A rocket-launching truck appears amid a pack of Soviet-era tanks and armored personnel carriers in the Afghan mountains, threatening to vanquish a group of doughty Afghan freedom fighters. Just when all seems lost, American Green Berets on horseback brave a hail of bullets and ride into the enemy position, firing shots at breakneck speed with an accuracy that would make John Wayne weep. Dodging bullets to the left and RPGs to the right, the SF soldiers overwhelm the armored column and destroy the rocket launcher, clearing the way for an unparalleled victory of man and horse over machinery and evil. Martial music swells. Rallied, the Afghan freedom fighters rebound, and drive the enemy Taliban off in disarray. Afghanistan is freed from the grip of its satanic, al Qaeda-sponsored oppressors . . .
It’s a great scene, roughly the climax of the movie 12 Strong, ending the Taliban’s reign as protectors of Islamic terrorism. It’s gripping, symbolic and, according to the advertising and hoopla, based on a true story.
There was a massive battle, and the good guys did win, but it didn’t happen that way.
Then again, not much in the movie happened the way it happened in real life.

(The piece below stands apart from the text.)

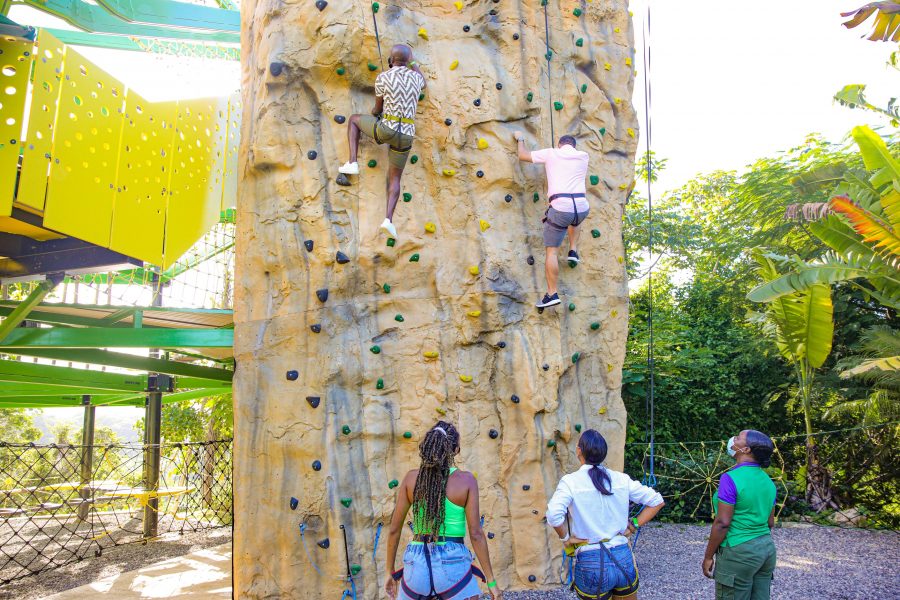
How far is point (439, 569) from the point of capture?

Don’t get us wrong. We love the way things blow up in the film, and it certainly makes us look like heroes. But like any movie, there’s a wild amount of exaggeration, not only in that scene, but throughout the movie. Now, entertainment is one thing; you expect it to distort reality to some degree. As producer Jerry Bruckheimer said, he wasn’t making a documentary; he wanted to honor the story and the Americans who fought there. But what about the nonfiction accounts of the early days of the war? More than a few tell stories that are roughly parallel to what 12 Strong shows on the screen.
They’re all true, right?
Not exactly. Nearly all contain countless inaccuracies, or to be more generous, unique perspectives of what happened there. From the location (and results) of the biggest single bomb-drop in the war to the implied heroism of people who were actually miles away from the action . . . a lot of the details are frustratingly incorrect or misleading.
But here’s the thing: The real story of what happened in Afghanistan after 9/11 is pretty dramatic without the distortions or misinterpretations. It’s bloody, patriotic, idealistic, filled with action, incredibly improbable, and a testament to courage.
We know, because we were there. We – Green Beret Captain Mark Nutsch and Green Beret Chief Warrant Officer 2 Bob Pennington – led ODA 595, better known as the Horse Soldiers.